╭──
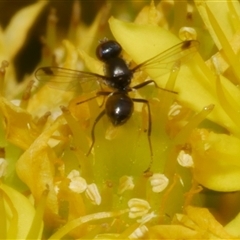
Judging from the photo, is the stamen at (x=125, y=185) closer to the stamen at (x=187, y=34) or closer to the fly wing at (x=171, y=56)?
the fly wing at (x=171, y=56)

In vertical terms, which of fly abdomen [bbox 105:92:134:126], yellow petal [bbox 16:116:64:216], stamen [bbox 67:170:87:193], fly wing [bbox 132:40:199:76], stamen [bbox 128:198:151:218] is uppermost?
fly wing [bbox 132:40:199:76]

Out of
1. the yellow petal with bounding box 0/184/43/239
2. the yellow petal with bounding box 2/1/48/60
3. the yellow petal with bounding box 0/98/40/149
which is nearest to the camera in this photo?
the yellow petal with bounding box 0/184/43/239

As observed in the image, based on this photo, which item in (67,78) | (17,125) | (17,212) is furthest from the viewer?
(67,78)

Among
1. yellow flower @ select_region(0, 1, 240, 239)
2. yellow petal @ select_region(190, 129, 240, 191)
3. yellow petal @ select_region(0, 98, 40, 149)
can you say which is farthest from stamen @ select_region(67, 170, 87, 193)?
yellow petal @ select_region(190, 129, 240, 191)

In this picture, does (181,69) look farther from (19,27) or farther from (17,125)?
(19,27)

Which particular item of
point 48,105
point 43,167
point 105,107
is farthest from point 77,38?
point 43,167

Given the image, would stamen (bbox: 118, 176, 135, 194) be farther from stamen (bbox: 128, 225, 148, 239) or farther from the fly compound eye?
the fly compound eye

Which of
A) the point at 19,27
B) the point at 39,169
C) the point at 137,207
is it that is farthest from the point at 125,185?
the point at 19,27
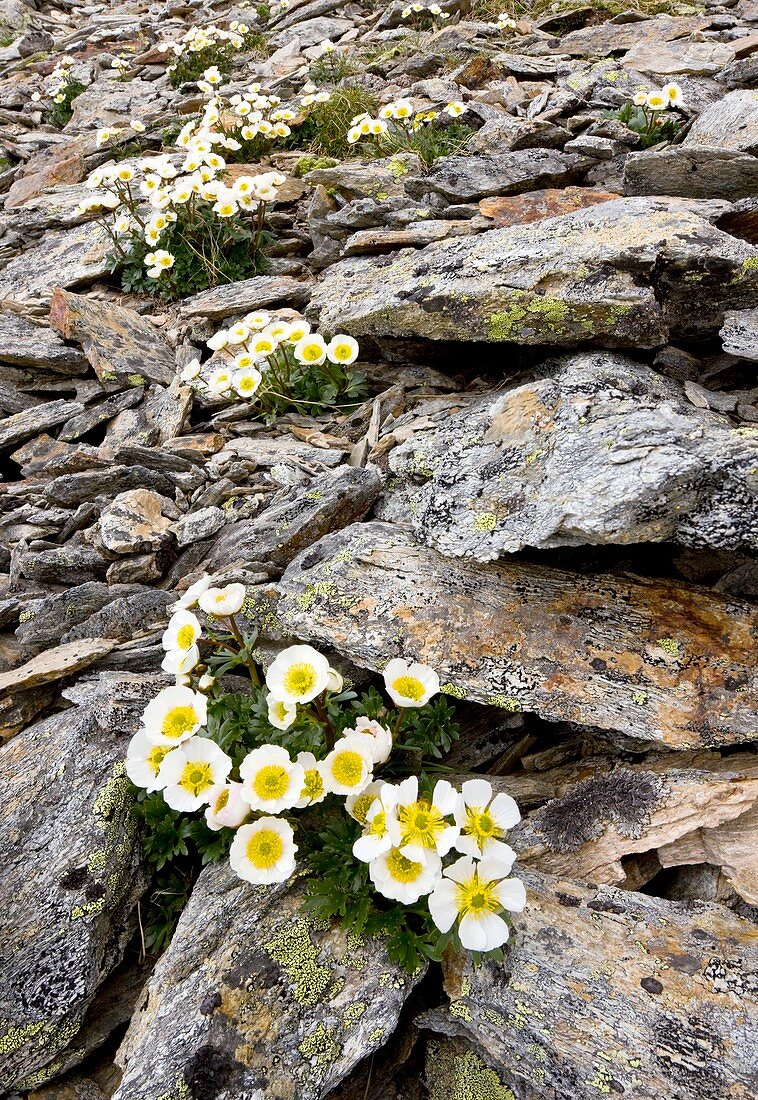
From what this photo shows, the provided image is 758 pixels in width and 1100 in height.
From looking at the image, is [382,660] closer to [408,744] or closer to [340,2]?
[408,744]

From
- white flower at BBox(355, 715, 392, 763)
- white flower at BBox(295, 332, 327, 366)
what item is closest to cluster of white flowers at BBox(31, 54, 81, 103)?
white flower at BBox(295, 332, 327, 366)

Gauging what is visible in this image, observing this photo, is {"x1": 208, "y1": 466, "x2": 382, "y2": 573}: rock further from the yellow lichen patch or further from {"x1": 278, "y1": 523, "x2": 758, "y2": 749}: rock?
the yellow lichen patch

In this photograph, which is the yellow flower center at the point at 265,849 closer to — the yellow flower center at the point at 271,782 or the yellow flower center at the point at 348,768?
the yellow flower center at the point at 271,782

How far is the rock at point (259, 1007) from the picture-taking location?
2.62m

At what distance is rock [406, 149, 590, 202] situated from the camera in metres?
6.70

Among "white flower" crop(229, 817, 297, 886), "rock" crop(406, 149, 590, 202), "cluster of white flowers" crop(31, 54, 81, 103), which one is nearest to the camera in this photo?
"white flower" crop(229, 817, 297, 886)

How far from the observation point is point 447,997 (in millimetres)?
2941

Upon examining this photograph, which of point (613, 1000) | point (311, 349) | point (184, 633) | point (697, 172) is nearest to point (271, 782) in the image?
point (184, 633)

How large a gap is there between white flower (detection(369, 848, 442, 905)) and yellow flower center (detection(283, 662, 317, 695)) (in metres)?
0.69

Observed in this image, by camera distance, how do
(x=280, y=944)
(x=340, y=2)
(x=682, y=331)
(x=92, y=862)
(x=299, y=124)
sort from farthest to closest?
(x=340, y=2), (x=299, y=124), (x=682, y=331), (x=92, y=862), (x=280, y=944)

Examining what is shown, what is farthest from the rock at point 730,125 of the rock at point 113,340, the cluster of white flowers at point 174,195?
the rock at point 113,340

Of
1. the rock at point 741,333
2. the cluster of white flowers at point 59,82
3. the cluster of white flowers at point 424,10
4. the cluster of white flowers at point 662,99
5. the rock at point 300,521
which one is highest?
the cluster of white flowers at point 424,10

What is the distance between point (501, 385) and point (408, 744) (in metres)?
2.63

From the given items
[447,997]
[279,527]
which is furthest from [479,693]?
[279,527]
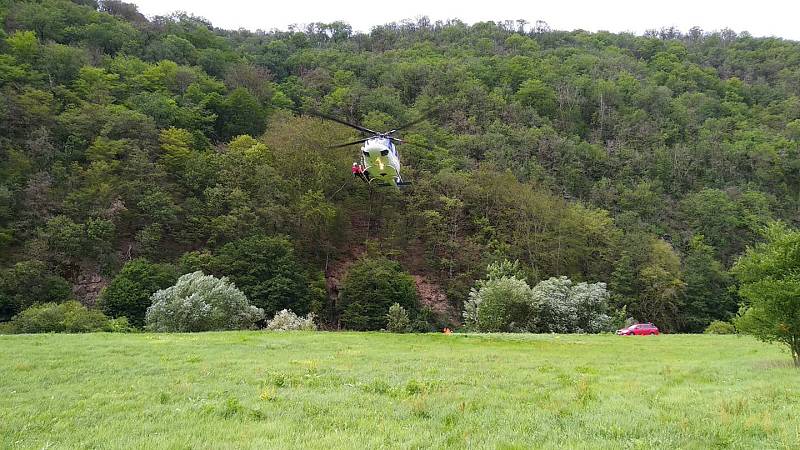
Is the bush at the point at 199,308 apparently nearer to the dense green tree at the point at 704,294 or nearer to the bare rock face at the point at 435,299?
the bare rock face at the point at 435,299

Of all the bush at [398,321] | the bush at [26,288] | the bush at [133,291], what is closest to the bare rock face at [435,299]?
the bush at [398,321]

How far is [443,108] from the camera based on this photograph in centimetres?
9469

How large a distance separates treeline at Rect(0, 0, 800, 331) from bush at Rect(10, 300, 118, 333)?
8276 mm

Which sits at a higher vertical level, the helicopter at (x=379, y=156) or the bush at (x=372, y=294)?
the helicopter at (x=379, y=156)

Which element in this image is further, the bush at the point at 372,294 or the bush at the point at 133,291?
the bush at the point at 372,294

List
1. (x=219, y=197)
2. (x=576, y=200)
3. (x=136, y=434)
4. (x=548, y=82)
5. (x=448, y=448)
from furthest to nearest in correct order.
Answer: (x=548, y=82), (x=576, y=200), (x=219, y=197), (x=136, y=434), (x=448, y=448)

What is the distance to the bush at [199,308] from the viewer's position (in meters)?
34.4

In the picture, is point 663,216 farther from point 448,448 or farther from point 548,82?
point 448,448

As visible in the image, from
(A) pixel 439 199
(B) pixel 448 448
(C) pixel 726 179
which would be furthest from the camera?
(C) pixel 726 179

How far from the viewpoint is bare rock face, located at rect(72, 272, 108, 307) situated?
156 ft

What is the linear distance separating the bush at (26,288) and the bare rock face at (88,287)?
267 cm

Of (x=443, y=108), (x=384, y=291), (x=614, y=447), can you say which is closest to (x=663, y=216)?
(x=443, y=108)

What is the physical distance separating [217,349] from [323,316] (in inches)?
1270

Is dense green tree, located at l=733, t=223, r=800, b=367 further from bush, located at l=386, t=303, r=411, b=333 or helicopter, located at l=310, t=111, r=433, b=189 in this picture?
bush, located at l=386, t=303, r=411, b=333
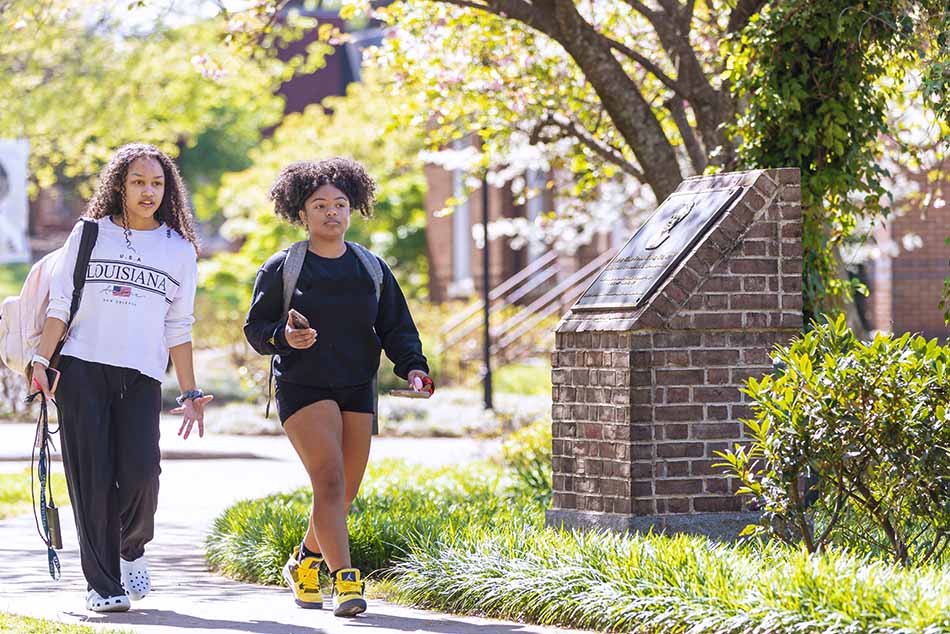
╰──
Copy the part that begins with the line containing "Observed in this" and ends with the line containing "y=862), (x=280, y=944)", offsetting every coordinate in the answers by -106 and leaving the rest of the entries unchanged.

Observed in this image, by camera distance, how do
(x=280, y=944)
(x=340, y=2)
(x=682, y=331)
(x=92, y=862)
(x=299, y=124)
sort from farthest to closest?
(x=234, y=-104), (x=193, y=18), (x=576, y=225), (x=-14, y=756), (x=174, y=838)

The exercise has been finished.